Pour l’instant, deux sujets distincts sont traités à Beckerich :
- D’une part l’énergie, et en particulier l’efficacité énergétique des bâtiments : faciliter et accélérer leur rénovation pour améliorer la qualité de vie des occupants (réduction des coûts énergétiques), ce qui requiert de sensibiliser les citoyens, par exemple aux subsides en support de leurs projets de rénovation. Cela va de pair avec l’amélioration de l’efficacité du réseau de chaleur urbain – qui est déjà très avancé, et même un modèle du genre.
- Le deuxième sujet est celui de la circularité. Aujourd’hui, nous savons qu’il manque des maillons dans la chaîne de valeur, il manque notamment des endroits de stockage, même si tout cela évolue très rapidement au Luxembourg. L’idée avec REGEN n’est donc pas de déconstruire un bâtiment particulier, mais plutôt d’étudier les typologies de bâtiments existants, que ce soit des bâtiments publics, écoles ou des bâtiments privés et d’analyser le potentiel de ressources réutilisables, recyclables, afin de créer ce concept de mine urbaine. Pour cela, il faut non seulement améliorer les pratiques des professionnels, mais il faut aussi une certaine compréhension de tout un chacun, une adhésion de la population au concept. C’est cela que nous visons à partir d’exemples, de simulations, dans un cadre de participation citoyenne médiatisée par nos outils, tels que MUST.
Au Luxembourg, dans le projet REGEN, nous avons un écosystème qui est formé d’acteurs nous permettant de répondre à ces questions. À Beckerich, la municipalité elle-même est techniquement impliquée.
Il y a également The Impact Lab, une société luxembourgeoise de consultance, notamment en participation citoyenne, qui a de nombreuses références ici sur le territoire.
Le bureau d’ingénierie Schroeder et Associés fait aussi partie de l’équipe. Il a déjà été impliqué dans des projets de recherche antérieurs, notamment pour son expertise en circularité, déconstruction et réutilisation des matériaux.
Et enfin le LISER, qui intervient sur les aspects plus sociaux de cette transition environnementale pour faire émerger et tester des nouvelles habitudes comme des nouvelles pratiques, et voir comment elles peuvent durer dans le temps, avec des méthodes scientifiques.
À Milan, nous allons travailler sur des solutions fondées sur la nature, en s’appuyant sur un outil du LIST qui s’appelle NBenefit$ et qui permet de réaliser des simulations et l’évaluation de l’intérêt de solutions fondées sur la nature.

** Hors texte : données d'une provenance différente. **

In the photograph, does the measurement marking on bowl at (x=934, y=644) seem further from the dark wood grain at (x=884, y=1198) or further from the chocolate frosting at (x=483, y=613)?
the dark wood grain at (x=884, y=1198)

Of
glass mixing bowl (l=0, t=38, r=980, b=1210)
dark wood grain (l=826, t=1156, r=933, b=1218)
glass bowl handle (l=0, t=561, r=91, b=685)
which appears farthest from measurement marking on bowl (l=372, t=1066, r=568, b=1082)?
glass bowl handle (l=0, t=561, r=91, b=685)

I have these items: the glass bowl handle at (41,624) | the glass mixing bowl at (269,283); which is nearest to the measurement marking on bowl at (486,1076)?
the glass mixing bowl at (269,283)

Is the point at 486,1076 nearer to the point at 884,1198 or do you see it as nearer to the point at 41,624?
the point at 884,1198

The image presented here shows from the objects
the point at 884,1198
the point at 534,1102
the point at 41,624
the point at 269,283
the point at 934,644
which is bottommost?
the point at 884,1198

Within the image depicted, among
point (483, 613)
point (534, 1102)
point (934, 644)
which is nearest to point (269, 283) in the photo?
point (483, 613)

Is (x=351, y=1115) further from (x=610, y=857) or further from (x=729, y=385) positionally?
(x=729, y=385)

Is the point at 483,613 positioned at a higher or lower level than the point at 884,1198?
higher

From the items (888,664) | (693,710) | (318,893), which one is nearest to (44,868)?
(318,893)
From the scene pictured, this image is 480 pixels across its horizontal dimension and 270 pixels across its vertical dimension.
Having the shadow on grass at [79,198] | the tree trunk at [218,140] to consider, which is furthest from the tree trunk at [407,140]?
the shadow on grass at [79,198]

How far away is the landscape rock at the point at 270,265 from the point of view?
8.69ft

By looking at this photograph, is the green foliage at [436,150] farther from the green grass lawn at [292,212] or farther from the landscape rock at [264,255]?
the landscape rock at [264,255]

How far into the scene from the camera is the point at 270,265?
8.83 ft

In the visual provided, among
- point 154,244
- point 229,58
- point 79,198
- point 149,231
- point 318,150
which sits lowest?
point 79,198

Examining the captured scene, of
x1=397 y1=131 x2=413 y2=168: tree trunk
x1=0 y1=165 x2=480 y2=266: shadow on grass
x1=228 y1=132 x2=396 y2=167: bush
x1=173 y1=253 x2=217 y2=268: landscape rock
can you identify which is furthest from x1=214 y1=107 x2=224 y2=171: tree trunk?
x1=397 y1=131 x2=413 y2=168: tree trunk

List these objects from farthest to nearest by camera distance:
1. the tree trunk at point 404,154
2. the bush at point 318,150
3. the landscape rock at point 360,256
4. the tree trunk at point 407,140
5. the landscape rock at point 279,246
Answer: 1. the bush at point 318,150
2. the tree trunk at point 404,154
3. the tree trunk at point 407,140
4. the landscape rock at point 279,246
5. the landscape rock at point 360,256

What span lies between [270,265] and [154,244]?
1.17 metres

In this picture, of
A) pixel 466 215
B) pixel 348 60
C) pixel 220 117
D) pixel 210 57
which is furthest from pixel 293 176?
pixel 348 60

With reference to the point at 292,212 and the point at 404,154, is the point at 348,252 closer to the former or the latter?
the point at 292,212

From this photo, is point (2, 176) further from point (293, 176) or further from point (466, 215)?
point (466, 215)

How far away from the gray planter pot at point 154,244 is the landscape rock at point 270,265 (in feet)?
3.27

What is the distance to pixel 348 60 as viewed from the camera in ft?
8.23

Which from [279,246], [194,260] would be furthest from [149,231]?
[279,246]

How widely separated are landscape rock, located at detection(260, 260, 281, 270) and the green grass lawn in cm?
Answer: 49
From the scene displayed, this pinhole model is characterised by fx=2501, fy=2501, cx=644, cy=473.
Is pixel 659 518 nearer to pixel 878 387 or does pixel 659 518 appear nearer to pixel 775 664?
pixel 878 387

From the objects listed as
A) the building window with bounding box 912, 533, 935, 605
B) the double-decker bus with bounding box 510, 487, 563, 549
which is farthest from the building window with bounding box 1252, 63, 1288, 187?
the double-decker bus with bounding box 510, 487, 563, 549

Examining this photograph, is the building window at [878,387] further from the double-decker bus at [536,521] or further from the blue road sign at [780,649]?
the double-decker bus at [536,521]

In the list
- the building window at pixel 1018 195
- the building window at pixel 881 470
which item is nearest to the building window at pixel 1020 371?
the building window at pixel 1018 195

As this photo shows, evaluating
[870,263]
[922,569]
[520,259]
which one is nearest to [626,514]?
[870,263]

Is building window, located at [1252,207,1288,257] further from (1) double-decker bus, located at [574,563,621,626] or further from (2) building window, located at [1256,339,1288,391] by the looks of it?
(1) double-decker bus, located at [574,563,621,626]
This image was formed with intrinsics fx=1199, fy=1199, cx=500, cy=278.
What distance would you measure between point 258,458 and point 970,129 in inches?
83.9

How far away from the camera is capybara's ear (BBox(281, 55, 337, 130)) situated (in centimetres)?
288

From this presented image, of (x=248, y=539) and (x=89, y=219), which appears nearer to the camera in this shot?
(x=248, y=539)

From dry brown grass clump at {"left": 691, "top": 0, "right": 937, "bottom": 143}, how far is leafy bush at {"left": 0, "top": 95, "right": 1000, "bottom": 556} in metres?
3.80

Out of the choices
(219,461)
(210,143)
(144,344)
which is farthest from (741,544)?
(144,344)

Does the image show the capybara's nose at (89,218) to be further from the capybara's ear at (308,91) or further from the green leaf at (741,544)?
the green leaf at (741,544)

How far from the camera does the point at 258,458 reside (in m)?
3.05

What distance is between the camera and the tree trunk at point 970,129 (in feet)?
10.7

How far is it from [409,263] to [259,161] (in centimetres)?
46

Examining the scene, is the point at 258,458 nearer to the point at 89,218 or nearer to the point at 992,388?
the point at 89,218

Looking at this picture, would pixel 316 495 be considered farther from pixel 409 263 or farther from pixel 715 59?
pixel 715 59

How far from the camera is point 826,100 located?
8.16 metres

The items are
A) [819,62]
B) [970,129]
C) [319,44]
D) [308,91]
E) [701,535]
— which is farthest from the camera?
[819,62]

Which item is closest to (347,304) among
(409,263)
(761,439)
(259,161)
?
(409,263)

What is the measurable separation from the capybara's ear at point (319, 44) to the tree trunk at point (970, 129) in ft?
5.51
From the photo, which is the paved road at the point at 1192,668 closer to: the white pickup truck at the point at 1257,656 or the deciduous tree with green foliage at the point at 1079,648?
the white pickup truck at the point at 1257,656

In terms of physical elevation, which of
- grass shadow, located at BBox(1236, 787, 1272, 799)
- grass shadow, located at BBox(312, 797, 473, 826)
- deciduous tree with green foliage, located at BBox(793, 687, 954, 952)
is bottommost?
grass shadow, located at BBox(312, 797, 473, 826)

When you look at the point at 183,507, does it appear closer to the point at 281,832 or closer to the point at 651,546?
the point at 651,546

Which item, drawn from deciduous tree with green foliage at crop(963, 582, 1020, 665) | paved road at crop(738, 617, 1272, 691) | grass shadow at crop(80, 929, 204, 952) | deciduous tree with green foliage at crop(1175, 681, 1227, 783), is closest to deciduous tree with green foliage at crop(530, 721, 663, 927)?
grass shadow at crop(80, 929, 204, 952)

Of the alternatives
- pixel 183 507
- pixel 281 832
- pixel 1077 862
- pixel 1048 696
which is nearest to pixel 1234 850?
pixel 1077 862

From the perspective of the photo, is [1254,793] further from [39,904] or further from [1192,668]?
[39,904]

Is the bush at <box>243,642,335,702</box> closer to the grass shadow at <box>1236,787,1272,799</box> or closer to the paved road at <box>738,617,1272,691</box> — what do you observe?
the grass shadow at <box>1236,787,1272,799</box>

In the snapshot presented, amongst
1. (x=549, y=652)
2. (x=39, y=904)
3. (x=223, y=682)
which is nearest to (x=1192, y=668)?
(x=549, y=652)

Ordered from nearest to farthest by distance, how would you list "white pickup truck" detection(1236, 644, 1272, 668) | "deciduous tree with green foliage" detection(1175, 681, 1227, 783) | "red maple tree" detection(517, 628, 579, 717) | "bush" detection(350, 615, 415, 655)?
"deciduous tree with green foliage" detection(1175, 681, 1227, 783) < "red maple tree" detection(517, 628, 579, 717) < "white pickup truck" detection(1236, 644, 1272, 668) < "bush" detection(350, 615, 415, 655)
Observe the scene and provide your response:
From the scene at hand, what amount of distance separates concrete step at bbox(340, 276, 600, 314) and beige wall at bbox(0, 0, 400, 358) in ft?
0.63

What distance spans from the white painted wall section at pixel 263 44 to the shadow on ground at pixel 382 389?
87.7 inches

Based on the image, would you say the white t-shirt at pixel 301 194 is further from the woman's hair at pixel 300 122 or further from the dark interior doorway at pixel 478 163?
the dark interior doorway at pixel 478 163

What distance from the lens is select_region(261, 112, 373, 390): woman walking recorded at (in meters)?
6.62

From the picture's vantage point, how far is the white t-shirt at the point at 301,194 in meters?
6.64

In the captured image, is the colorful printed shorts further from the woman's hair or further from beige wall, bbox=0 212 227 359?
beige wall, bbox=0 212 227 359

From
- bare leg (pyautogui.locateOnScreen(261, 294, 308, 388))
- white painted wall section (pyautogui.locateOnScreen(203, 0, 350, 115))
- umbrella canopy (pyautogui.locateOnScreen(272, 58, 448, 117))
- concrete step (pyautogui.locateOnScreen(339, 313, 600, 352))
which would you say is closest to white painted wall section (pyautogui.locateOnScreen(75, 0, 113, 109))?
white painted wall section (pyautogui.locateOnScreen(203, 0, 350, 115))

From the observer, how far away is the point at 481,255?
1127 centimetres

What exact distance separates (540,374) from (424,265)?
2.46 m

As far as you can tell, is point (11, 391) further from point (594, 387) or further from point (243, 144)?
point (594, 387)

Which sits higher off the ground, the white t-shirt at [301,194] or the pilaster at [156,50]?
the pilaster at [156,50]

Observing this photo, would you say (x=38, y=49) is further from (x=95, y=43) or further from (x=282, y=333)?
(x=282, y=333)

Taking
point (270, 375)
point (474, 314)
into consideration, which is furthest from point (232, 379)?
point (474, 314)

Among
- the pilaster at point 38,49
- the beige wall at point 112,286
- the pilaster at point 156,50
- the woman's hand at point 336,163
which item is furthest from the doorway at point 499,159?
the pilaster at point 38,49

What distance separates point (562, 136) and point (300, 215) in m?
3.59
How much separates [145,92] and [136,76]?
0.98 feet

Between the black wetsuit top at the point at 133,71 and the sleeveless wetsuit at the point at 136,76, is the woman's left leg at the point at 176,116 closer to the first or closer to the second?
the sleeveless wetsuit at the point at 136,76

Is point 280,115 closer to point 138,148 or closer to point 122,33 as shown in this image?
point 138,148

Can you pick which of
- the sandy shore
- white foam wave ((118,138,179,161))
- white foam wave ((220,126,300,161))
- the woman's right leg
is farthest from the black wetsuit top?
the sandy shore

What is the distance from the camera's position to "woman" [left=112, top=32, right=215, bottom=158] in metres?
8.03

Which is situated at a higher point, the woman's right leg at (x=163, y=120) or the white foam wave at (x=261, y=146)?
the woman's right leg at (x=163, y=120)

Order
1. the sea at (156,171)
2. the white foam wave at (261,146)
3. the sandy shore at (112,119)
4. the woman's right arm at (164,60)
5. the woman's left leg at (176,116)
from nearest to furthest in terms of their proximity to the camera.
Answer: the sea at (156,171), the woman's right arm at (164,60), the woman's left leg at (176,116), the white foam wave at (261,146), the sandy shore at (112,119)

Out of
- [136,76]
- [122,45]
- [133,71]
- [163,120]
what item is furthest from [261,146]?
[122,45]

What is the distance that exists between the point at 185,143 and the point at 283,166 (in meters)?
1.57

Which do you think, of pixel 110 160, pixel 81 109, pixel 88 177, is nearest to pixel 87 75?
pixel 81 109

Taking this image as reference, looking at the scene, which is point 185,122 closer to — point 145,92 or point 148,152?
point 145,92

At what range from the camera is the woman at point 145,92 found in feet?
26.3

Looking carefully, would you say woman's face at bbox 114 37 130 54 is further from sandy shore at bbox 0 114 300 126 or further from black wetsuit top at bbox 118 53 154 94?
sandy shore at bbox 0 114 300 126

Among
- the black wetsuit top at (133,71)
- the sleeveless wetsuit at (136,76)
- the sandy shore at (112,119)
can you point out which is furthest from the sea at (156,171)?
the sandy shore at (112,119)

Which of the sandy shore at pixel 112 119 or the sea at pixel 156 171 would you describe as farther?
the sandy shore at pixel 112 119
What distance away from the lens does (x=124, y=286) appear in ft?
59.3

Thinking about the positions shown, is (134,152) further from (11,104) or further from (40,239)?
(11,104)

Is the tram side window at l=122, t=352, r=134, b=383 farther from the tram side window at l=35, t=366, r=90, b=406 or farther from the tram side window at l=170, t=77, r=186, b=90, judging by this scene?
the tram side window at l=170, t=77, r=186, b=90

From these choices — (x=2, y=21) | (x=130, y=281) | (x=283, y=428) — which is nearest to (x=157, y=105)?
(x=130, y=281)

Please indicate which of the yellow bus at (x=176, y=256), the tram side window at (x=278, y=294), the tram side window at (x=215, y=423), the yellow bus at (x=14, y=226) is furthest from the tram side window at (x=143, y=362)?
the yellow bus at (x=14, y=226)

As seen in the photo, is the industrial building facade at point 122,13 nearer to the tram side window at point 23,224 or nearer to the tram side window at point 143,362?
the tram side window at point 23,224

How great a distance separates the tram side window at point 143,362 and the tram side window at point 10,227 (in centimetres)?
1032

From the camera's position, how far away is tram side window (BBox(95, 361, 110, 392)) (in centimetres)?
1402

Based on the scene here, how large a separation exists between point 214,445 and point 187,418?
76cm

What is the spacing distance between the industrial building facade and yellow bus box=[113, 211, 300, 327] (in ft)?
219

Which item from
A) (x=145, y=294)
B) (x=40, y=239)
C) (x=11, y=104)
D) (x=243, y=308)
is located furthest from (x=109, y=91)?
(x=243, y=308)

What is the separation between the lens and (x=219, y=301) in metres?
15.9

Cela pourrait être appliqué à Beckerich également, mais il n’y a pas encore d’éléments concrets sur ce sujet.
Pour tous les projets que nous menons, nous avons un objectif de réplicabilité. Nous ne pouvons pas traiter le sujet à l’unique échelle d’ un quartier ou d’une commune sans prendre aussi en compte l’échelle nationale ou même de la Grande Région. C’est pourquoi nous tenterons de mesurer les impacts possibles de nos interventions locales à une échelle plus globale, dans la lignée des trajectoires de décarbonisation développée dans la consultation Luxembourg in Transition.
Sustainable Places 2024
Du 23 au 25 septembre, le LIST organise un cycle de conférences sur tous les sujets traités par la communauté européenne de recherche et d’innovation dans l’environnement bâti. À cette occasion, l’institut luxembourgeois fera une démonstration de son outil MUST et fera état de l’avancement de REGEN, ainsi que de nombreux autres projets.
Un stand regroupera les projets financés dans le partenariat Built4People, dont fait partie REGEN.